#### [Source text]

2:23-cv-22795
D.N.J.Jan 12, 2024Background
- Frasers Group PLC filed a Section 1782 application in the District of New Jersey seeking documents and testimony from Penny Novick, a New Jersey resident and Morgan Stanley employee, for use in ongoing English litigation over a $900 million margin call involving Hugo Boss options.
- Discovery in the underlying English proceedings already included transcripts of calls involving Ms. Novick, and MSIP (Morgan Stanley’s London subsidiary, a party in that proceeding) produced documents from 19 custodians, including some in New York.
- Frasers had previously applied in the Southern District of New York to subpoena Morgan Stanley’s CEO, which was denied; that denial is on appeal.
- The High Court in England expressly limited custodian expansion to cases of clear need and recently denied Frasers’ similar request to add another senior New York-based Morgan Stanley employee as a custodian.
- Frasers sought § 1782 relief shortly before trial without having asked the English court to add Novick as a custodian, despite being aware of her involvement since February 2023.
- The District of New Jersey court found that the subpoena would largely duplicate documents already produced and that a deposition would be unduly burdensome and only marginally useful.

#### [Data block]
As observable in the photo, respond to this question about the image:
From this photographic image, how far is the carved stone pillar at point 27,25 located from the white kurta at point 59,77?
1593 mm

#### [List of tasks]
• 1. Duplicate everything in the Frasers Group case summary from "- Frasers had" down to "since February 2023.".
• 2. According to the Frasers Group case summary, what was the dollar amount of the margin call at issue in the English litigation?
• 3. Pick up the Frasers Group case summary after its last sentence and keep writing it.

#### [Answers for this exercise]
• 1.
- Frasers had previously applied in the Southern District of New York to subpoena Morgan Stanley’s CEO, which was denied; that denial is on appeal.
- The High Court in England expressly limited custodian expansion to cases of clear need and recently denied Frasers’ similar request to add another senior New York-based Morgan Stanley employee as a custodian.
- Frasers sought § 1782 relief shortly before trial without having asked the English court to add Novick as a custodian, despite being aware of her involvement since February 2023.

• 2. $900 million

• 3.
Issues
| Issue | Plaintiff's Argument | Defendant's Argument | Held |
|---|---|---|---|
| Can Frasers obtain discovery under § 1782 from Novick for use in English litigation? | Frasers: Novick has relevant evidence, and § 1782 allows direct US discovery regardless of High Court procedures. | Novick/Morgan Stanley: Requested documents are accessible in England through MSIP; discovery would be cumulative and burdensome. | Denied: Statutory requirements met, but discretionary factors (Intel) weigh against relief. |
| Is it necessary to exhaust local discovery before applying under § 1782? | Frasers: No exhaustion requirement; § 1782 can be a first resort. | Novick/Morgan Stanley: Local court is supervising disclosure and expanded custodian requests were already denied. | Denied: Failure to seek Novick as a custodian in England weighs against Frasers. |
| Is the discovery sought proportionate or unduly burdensome? | Frasers: Some requests are narrowly tailored, Novick has unique knowledge. | Novick/Morgan Stanley: Most requests are generic/cumulative; deposition unnecessary given existing transcripts. | Denied: Overwhelmingly duplicative and disproportionate to case needs. |
| Does seeking a deposition of Novick circumvent English court controls? | Frasers: Depositions not available in the UK, so § 1782 is the right path. | Novick/Morgan Stanley: Functionally equivalent to adding new custodian, which English court rejected. | Denied: Allowing deposition would conflict with English court's supervision and timing principles. |
Key Cases Cited
- Intel Corp. v. Advanced Micro Devices, Inc., 542 U.S. 241 (scope of courts’ discretion under § 1782 and the factors to weigh)
- Kiobel v. Cravath, Swaine & Moore, LLP, 895 F.3d 238 (role of non-participants and document custodians in § 1782 applications)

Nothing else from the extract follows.